Listening For The Silence.

Tim Crossland-Page
2 min readOct 29, 2021
Photo by Christian Søgaard on Unsplash

The mind can be a noisy place. Desires, fears, addictions, grief, sadness, excitement, anticipation, chores, work, other people’s needs, relationship issues, climate change, death, destruction, politics, the non-stop news, all of it, takes place in such a small place, all inside whatever it is that we call a mind. All in that invisible arena. From the morning when you wake up, until the moment it turns itself off miraculously for it’s nightly sleep re-boot. IF it does turn itself off and allow you the peace of sleep.

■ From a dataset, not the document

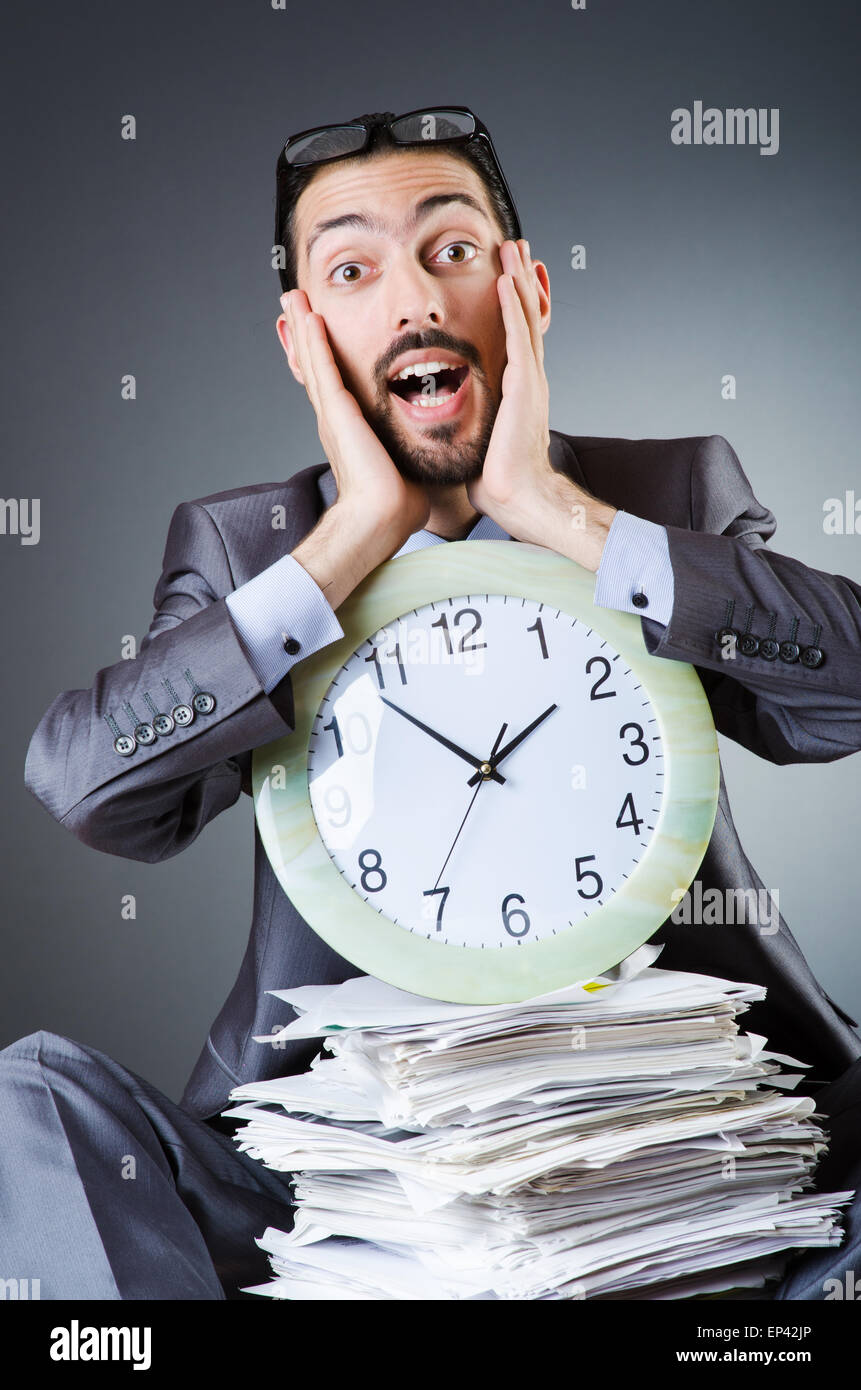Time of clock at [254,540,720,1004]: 1:53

I’m trying to pay less heed to my own noise. To live in a quiet space. Meditation helps with this. I only do 20 minutes. I focus on silence, I focus on my breathing, I focus on the sounds I can hear outside of my head, the early morning traffic, or the boiler coming on, or the last of the mosquitos whining about somewhere in the room with me. I also focus on the silence around and between those sounds, the underlying quiet of it all.

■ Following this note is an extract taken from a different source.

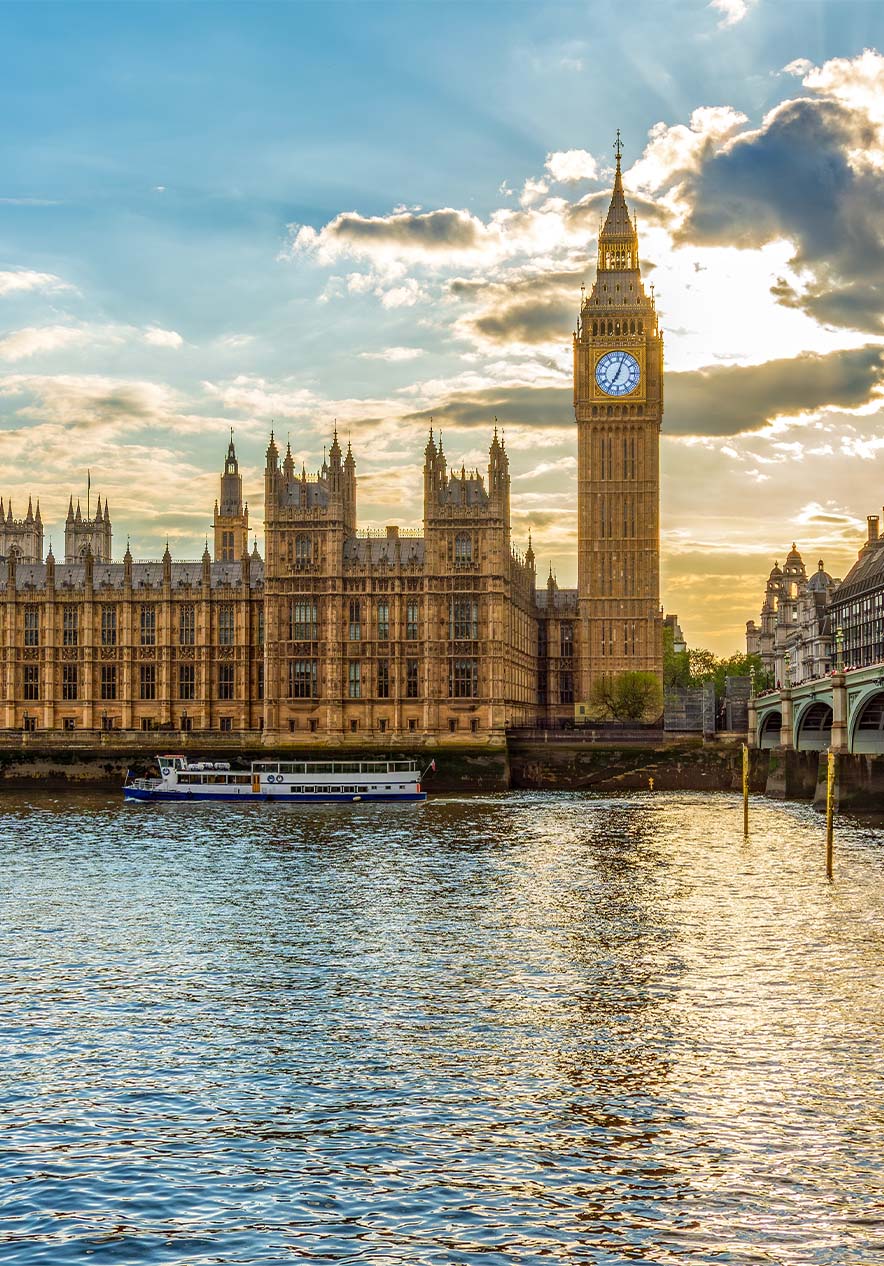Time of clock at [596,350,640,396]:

When I walk to work now I pay attention to the world around me. I hear the sound of the wind in the leaves of the trees, how the sound changes pitch, and volume and intensity. I look up at the vastness of the sky. I note the feeling of the air on my skin. It makes me feel solid and real. Unlike when I’m flitting around in my head, my brain alighting on past failure, or future ambition, or hope or pain, or a task that needs doing, or how busy everything always seems to be.

I try to drink it in, so that during the bustle of the day I remember the silence, and try to function from that still quiet place.